= Valle Atravesado =

Valle Atravesado, (Crossed Valley), a small, east–west running valley that crosses the north–south running valley of the upper reach of Mississippi Creek in the Diablo Range, in Santa Clara County, California.

==History==
Valle Atravesado was so named because it lay across the north–south running La Vereda del Monte in and east–west direction from to . It was an overnight camp that with steep slopes and a brush corral made it an overnight stop for the droves of mustangs of mesteñeros from the early 1840s to drive Alta California horses to Sonora for sale. It was also used in the early 1850s when mustangs and stolen horses were held here overnight by Joaquin Murrieta's horse gang as they drove them down the rest of La Vereda Caballo to Sonora for sale.

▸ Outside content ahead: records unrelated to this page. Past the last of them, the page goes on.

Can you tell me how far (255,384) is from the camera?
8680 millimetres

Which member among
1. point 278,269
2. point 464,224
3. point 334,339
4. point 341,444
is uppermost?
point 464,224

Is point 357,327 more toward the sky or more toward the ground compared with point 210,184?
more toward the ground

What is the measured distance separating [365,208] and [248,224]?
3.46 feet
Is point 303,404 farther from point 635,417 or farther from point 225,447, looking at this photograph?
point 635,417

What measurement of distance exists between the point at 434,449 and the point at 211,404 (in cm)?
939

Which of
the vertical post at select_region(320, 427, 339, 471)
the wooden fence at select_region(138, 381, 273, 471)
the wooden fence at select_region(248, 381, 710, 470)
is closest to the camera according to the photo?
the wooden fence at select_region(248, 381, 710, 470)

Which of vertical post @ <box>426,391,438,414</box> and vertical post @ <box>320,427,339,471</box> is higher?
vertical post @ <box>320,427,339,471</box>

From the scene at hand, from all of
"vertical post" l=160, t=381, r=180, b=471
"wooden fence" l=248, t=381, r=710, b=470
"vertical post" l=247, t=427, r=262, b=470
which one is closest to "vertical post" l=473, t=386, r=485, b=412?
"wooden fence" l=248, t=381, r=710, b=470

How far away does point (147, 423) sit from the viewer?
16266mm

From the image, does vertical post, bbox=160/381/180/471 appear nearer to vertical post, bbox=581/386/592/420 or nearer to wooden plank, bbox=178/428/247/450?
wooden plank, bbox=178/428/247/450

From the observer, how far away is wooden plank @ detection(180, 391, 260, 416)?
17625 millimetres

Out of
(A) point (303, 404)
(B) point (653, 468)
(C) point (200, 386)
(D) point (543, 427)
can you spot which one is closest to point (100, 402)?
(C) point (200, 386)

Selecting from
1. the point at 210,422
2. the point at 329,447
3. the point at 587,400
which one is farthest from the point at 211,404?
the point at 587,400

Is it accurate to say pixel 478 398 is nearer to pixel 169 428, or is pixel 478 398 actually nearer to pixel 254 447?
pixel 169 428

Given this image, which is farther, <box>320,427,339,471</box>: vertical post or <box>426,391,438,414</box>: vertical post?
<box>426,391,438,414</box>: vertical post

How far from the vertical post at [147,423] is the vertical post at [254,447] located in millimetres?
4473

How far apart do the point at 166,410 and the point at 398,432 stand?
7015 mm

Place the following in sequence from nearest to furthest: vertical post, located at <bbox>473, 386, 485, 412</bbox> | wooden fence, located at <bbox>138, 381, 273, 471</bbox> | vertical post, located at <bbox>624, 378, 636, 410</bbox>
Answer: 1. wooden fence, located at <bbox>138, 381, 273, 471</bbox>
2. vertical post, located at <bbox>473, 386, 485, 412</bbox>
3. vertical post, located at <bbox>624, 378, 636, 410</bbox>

The valley has been subsequently flooded when Mississippi Creek, that runs southward through it, was dammed in the 20th century on the south side of Valle Atrevesado and is now a reservoir. This reservoir was originally named Murray Lake, named after its builder Murray Hopkins, who not only built the reservoir but the 59 miles of County Line Road along the divide of the Diablo Range between San Antonio Valley and Fifield Ranch.

==Today==
Today the reservoir is called Mississippi Lake and the dam, Mississippi Dam.